Segundo ele, o documento deve apontar a atuação da instituição de Daniel Vorcaro como um “duto de lavagem de dinheiro e cooptação de agentes públicos”.
“Essa é a linha que seguiremos, em conformidade com o plano de trabalho aprovado no início das atividades”, afirmou o senador ao Metrópoles.
A CPI passou a concentrar esforços sobre o Banco Master à medida que investigações sobre fraudes financeiras envolvendo a instituição passaram a indicar envolvimentos de autoridades com negócios associados a Vorcaro.
Tradicionalmente, comissões parlamentares de inquérito apresentam sugestões de mudanças legislativas e pedidos de indiciamento. De acordo com aliados de Alessandro Vieira, no entanto, tanto os indiciamentos quanto as propostas ainda estão em fase de definição. Os trabalhos do colegiado devem ser concluídos até 14 de abril.
O Banco Master está no centro da apuração da Polícia Federal sobre fraudes financeiras. Investigadores apontam que a instituição de Daniel Vorcaro pode ter movimentado cerca de R$ 12 bilhões com a emissão de CDBs irregulares.
Vorcaro chegou a ser preso em uma das ações da PF. No mesmo dia da prisão, o Banco Central decidiu colocar o Master sob administração especial e decretar a liquidação extrajudicial da instituição.
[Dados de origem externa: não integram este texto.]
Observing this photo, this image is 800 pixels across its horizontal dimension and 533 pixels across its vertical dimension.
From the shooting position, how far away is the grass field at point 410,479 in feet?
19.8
A autoridade monetária argumentou que a medida foi motivada pela grave crise de liquidez e pelo comprometimento da sua situação econômico-financeira da instituição. À época, o BC também afirmou que o Master violou normas que regem a atividade das instituições integrantes do Sistema Financeiro Nacional.
Ao longo dos últimos meses, a CPI adotou iniciativas para aprofundar a apuração sobre o Banco Master. Algumas das medidas foram, contudo, barradas pelo Supremo Tribunal Federal (STF).
Em fevereiro, por exemplo, o ministro do STF André Mendonça abrandou as convocações dos irmãos do ministro Dias Toffoli na CPI, aprovadas dias antes. Os requerimentos pediam que José Carlos e José Eugenio Dias Toffoli prestassem esclarecimentos sobre as atividades de cassino no resort Tayayá, ligado à família de Toffoli e a Vorcaro.
Na mesma sessão, os parlamentares aprovaram a quebra de sigilo da Maridt, empresa da família Toffoli que tinha participação societária no resort. A medida foi vetada posteriormente pelo ministro do STF Gilmar Mendes.
Em decisão liminar, o decano da Corte atendeu a um pedido feito pela própria empresa ao Supremo. Para o ministro, a quebra dos sigilos extrapolou o escopo da investigação da CPI. O colegiado entrou com recurso na terça-feira (24/3).